Frances agrees that we need power that’s clean, reliable, and efficient, and is not solar, and is not wind. She knows that we don’t have it here, so maybe that means they have it over there.

I know I have only two good choices: stop now, or (even better) have stopped earlier than now. I choose the third choice.

Tim: There are basically no non-CO2-burning energy sources to choose from other than: solar, wind, nuclear.
So, we’ve got four choices:

1) solar
2) wind
3) nuclear
4) temperatures keep going up and up

Which choice do you like best?

Frances replies with a link:

Frances: How many new trees would we need to offset our carbon emissions?

She’s right that I didn’t include trees, so my list was not exhaustive (even though the point of the linked article is that planting trees is not the solution).

Doreen piles on with the last word of the night:

Doreen: Tim Converse that’s just a few people saying this not a proven fact and co2 is needed for plants and trees to survive. You listen to , too much News Media do some real research. Heck Ivermectin helped cure the so called covid and Ivermectin and Pancur are curing cancer.

The party’s over

The next day I stop by my favorite new Facebook group to see how the conversation has developed, and instead of that conversation I find this:

Hmmm. Either the public group has been turned into a private invite-only group, or I specifically have been blocked from it. I send the link to a friend, and he can get in just fine. So it’s me, specifically.

And … you know, that’s fair. I am not part of their community or their cause. I arrived and started to talk with them, and they decided to let me in because they had a pro-free-discussion ideology and gave me the benefit of the doubt, and because I was on my best behavior and promised to be polite. As the conversation progressed I evidently became less polite and more challenging and more lecturing, until they came to the probably-correct conclusion that letting me in had been a bad decision in the first place, and decided to reverse that, which is totally their prerogative. So it’s my fault, at least mostly.

But … it’s also partly intrinsic to the situation and the topic. The topic is a bummer, and the message I was coming in with is a bummer. The message is that there is a big problem, and there are a finite number of ways we can respond to the problem. And (I promise you) when you look at all of the possible ways to respond, you won’t like any of them! So you will say “I don’t want any of those! There must be something else!”. But quite likely there isn’t anything else. So the only thing left to do is to block the channel where that message is coming in.

TASK TO COMPLETE
Carry on the account of the Facebook group climate debate, picking up right after its final sentence. The entries come from a separate source unrelated to the text.

PROVIDED DATA
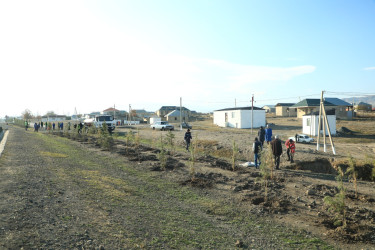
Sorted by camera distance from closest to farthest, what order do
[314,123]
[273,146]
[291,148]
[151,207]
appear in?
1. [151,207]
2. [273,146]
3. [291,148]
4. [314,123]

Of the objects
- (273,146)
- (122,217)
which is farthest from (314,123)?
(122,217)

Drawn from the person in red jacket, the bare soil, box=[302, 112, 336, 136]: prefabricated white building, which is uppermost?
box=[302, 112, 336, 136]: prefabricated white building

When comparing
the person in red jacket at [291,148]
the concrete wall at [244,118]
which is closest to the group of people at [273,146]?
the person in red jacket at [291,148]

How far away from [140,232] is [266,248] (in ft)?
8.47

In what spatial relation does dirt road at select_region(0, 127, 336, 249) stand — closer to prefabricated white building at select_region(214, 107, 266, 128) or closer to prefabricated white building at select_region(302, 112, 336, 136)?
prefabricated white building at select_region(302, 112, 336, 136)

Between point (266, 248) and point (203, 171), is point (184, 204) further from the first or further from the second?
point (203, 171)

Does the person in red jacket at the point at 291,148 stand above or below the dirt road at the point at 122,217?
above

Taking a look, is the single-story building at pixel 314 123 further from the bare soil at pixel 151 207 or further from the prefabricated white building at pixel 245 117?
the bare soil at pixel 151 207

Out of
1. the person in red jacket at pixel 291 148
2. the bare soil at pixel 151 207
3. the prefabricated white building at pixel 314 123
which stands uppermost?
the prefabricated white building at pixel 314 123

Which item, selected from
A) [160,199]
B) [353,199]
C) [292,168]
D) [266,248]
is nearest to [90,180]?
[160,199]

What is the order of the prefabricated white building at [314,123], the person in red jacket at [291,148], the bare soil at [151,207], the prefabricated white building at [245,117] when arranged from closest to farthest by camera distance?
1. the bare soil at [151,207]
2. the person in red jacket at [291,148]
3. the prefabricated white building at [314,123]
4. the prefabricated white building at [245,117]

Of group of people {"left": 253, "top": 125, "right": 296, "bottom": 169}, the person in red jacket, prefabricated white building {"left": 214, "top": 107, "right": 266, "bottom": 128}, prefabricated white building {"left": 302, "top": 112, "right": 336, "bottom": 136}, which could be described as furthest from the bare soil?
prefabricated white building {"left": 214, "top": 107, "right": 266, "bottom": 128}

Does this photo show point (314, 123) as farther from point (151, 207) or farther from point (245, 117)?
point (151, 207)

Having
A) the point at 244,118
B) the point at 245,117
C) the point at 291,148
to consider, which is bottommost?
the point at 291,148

---

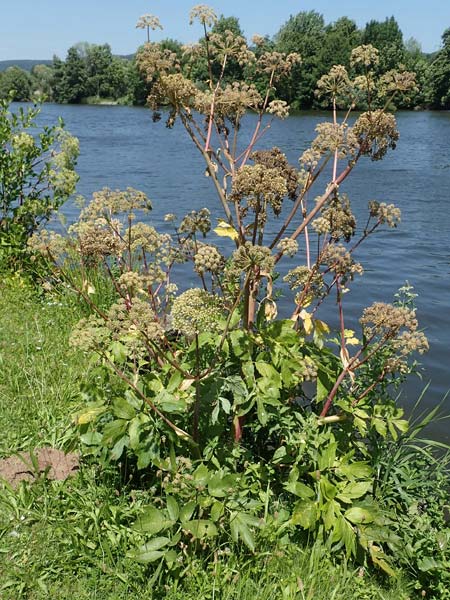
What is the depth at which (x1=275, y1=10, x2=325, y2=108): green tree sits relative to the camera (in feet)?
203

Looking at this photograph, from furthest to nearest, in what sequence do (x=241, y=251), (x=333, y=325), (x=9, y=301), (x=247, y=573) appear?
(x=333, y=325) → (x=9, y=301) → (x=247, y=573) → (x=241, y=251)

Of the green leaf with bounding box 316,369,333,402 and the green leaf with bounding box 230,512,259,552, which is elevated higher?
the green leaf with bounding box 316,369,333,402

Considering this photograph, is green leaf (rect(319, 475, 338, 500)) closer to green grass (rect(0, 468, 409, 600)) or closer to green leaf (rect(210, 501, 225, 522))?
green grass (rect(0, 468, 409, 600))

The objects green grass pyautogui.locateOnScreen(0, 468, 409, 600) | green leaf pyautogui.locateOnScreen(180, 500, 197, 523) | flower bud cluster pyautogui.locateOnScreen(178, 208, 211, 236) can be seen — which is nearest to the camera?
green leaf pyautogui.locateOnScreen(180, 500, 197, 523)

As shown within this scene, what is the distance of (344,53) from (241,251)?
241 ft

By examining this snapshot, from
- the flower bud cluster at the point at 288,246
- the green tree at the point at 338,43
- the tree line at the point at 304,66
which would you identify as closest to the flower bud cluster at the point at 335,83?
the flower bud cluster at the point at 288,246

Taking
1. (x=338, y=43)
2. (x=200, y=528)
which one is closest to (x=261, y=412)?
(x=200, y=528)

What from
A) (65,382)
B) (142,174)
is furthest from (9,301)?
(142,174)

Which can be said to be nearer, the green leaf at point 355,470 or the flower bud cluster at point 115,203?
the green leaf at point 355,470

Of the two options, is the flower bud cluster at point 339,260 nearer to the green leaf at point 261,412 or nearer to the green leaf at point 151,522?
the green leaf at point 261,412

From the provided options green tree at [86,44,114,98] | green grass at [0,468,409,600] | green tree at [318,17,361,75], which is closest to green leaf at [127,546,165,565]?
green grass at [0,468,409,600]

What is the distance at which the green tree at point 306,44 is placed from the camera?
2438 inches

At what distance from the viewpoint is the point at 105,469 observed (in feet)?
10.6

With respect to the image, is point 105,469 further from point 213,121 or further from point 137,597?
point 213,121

ANSWER TO THIS PROBLEM
Sad little coda

A couple of days ago I, um, devised a way to read the group’s content despite being blocked. I definitely wasn’t going to try to post anything, but I was curious how the group stood. The top message was:

Alice: I will be shutting this group down in the next couple of days. I am not certain if a new FB group will be established but if it is I will not be a part of it. I had started this group because I was quite frankly angry that the property I was in the process of purchasing was not going to be what I intended it to be.[..] I was willing to fight for my dream. [..]
Over the last week I have come to realize that fighting for my dream would come at the expense of not only the dreams of others, but also the needs of others. [..] We are all doing the best we can to survive in a rapidly changing world and make the best decisions for ourselves and our families. What I have always believed and what I have once again remembered is that we need to be kind and tolerant of each other. I wish everyone well in the decisions they make for their futures.

I am pretty sure that this was not a reaction to my contributions or my incursion. The thread I launched was only one of 90 threads in the group, and definitely hadn’t been active in the past week. A lot of the other more recent threads were more extreme and more angry, and the anger seemed to be between locals. It was clear that the community itself was divided between solar opponents (like Alice and Doreen) and solar champions or beneficiaries (like Eve), and that some of the champions saw their dreams and their needs depending on the project going ahead. It seems that that was not a fight that Alice wanted to fight anymore. Much respect for that hard decision.